MOIKA GALLERY

/ EN

MOIKA GALLERY

/ EN

RYO AZUMA

” Metal Objects ”

He creates objects made from drifted materials collected from the streets, such as copper plates, tin and rusted iron.

This series is called “Tekkari,” an obscure term for an incense vendor, to indicate metal objects and lamps. Through Azuma, the driftwood, which had lost its function as a tool, was found as a new “material” and became a “tikkari” by the addition of his hands.

Azuma finds new horizons in craft from the relationship between materials and techniques.

Born in Mie Prefecture in 1988 and lives and works in Osaka.

TEXT

“Object for Coexistence”
Text by Ryosuke Kondo

 

A jagged, rugged metal “object.” The worn-out and seemingly scrapped works of Ryo Azuma are variations on the drifting urban material that we see on a daily basis but leave unquestioned. Regarding copper plates, tinplate, drums, stones, stumps, and so on – so-called “found objects” – encountered by chance on riverbanks and in parks and garages as materials or tools, Azuma improvises a tekkari.

 

The Public Nature of Street Vendors

The term tekkari, which Azuma applies to his own work, is street vendors’ slang meaning “light” or “hardware,” and derived from a mimetic word standing for a brightly glossy appearance.

Street vendors, while discriminated against for deviating from society, originally had a public character. They were once indispensable at festivals held in the precincts of temples and shrines. Welcoming the common people into these extraordinary places with vigor, street vendors sometimes talked customers into buying inferior goods but also voluntarily contributed a part of their earnings towards civil engineering, with local residents sharing labor and funds in order to repair temples and shrines. Contrary to the modern image of street venders, they had largely helped to maintain local communities.

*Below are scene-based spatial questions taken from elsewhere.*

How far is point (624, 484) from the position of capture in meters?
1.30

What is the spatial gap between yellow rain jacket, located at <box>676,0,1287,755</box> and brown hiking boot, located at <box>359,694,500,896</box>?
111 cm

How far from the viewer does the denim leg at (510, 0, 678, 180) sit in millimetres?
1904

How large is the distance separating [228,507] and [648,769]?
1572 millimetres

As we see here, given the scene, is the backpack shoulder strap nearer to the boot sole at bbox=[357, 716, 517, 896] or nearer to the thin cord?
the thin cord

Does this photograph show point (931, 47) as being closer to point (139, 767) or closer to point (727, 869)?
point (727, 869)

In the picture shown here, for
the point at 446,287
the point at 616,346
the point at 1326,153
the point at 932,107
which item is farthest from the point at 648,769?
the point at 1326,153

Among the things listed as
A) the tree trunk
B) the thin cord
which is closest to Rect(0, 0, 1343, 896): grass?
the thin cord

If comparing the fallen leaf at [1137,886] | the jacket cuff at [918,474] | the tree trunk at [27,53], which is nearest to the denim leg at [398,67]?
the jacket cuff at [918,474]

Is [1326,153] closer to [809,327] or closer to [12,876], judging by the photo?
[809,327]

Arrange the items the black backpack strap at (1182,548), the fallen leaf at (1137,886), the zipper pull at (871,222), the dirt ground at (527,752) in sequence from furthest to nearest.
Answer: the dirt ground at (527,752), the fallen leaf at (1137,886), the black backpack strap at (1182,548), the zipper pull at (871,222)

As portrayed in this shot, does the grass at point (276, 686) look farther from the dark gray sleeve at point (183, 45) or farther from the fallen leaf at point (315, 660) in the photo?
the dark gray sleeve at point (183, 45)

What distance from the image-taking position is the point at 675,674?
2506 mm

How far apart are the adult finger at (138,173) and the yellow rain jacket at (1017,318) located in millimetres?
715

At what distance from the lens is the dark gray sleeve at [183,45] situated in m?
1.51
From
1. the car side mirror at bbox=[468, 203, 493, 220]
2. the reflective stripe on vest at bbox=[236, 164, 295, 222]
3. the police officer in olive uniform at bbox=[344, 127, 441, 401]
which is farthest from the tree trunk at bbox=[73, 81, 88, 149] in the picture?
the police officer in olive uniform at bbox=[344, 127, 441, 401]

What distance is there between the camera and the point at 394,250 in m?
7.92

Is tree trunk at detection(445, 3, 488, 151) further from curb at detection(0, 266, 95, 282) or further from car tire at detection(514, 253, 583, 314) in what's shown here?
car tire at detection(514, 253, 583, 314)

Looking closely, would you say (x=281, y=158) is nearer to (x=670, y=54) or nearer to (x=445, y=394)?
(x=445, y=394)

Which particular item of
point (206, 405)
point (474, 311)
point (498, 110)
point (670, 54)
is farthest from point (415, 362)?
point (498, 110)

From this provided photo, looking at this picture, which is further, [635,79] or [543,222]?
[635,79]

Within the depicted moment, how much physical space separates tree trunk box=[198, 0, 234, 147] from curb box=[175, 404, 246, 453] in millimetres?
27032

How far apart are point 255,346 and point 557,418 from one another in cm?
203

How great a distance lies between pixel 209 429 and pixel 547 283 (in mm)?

In addition, during the Edo period, hardware such as pots and pans was rather expensive, so it was common for these to be repaired for use when damaged. Repairs were usually done by specialized street vendors called ikakeya. Ikakeya would bear a yoke to transport a set of tools and, when requested, would prepare a fire out the front of households and refill holes and weld any breaks in such hardware. Ikakeya can be understood as pioneers in a recycling-oriented society, and by the time Azuma chose abandoned metal as his medium, he would have already developed a public consciousness.

 

Minerals in Ecosystems

Such consciousness manifests as conviction through Azuma’s other work, namely social welfare. Engaged in assisting those with disabilities in artistic activities, he has become more naturally accepting of “others,” acting from the perspective of those with disabilities. Receiving signals from others and shaping them into one form is essentially the same process as when confronting matter in production. Hence, for Azuma, “others” are never limited to those who make up society, and instead cover a wide range of organisms that have the umwelt (self-centered world) and even inorganic substances that have no life. When it comes to ecosystems, indeed, we tend to imagine living things, but these also include inorganic environmental players. The tekkari arises when Azuma moves seamlessly between the perspectives of different beings and triggers interactions between multiple objects – whether living or inanimate – in the same location. What is reflected in this is an ecosystem in which everything exists in a complementary manner, and it is nothing more than a symbiosis that exists beyond the public.

 

Through Azuma’s hands, “dross,” which has been avoided as a negative legacy of industrial society, can be positively transformed into tekkari where humans (city) seek to establish a new relationship with things (nature). For example, take a look at tekkari in which flowers are arranged. The branches and leaves raising themselves from a rugged and unrefined iron mass seem delicate enough to be crushed at any moment, but they are surprisingly full of vitality. In today’s post-industrial world, rusted metal that is so distorted that it does not retain its original shape urges human reflection, while it makes the flowers seem as elastically strong as weeds sprouting from asphalt. It is not, however, Azuma who arranges the flowers. He is only modestly offering devices that allow the user to more actively sense the “world of things.”

 

In short, Azuma’s practice is not about building with will and power from the outside, but about arousing the spontaneously occurring form of matter from its inside. This is why Azuma calls crafts “the art of ingenuity” and why he prefers the word “become” to “make.” Like setting up a stone in a garden, listening to the voices of objects left scattered on the ground and extracting and amplifying their auras may be the essence of Azuma’s practice. His “object,” despite being inorganic, or rather because it is, allows us to strongly intuit a world of coexistence beyond the human realm of knowledge and subjectivity.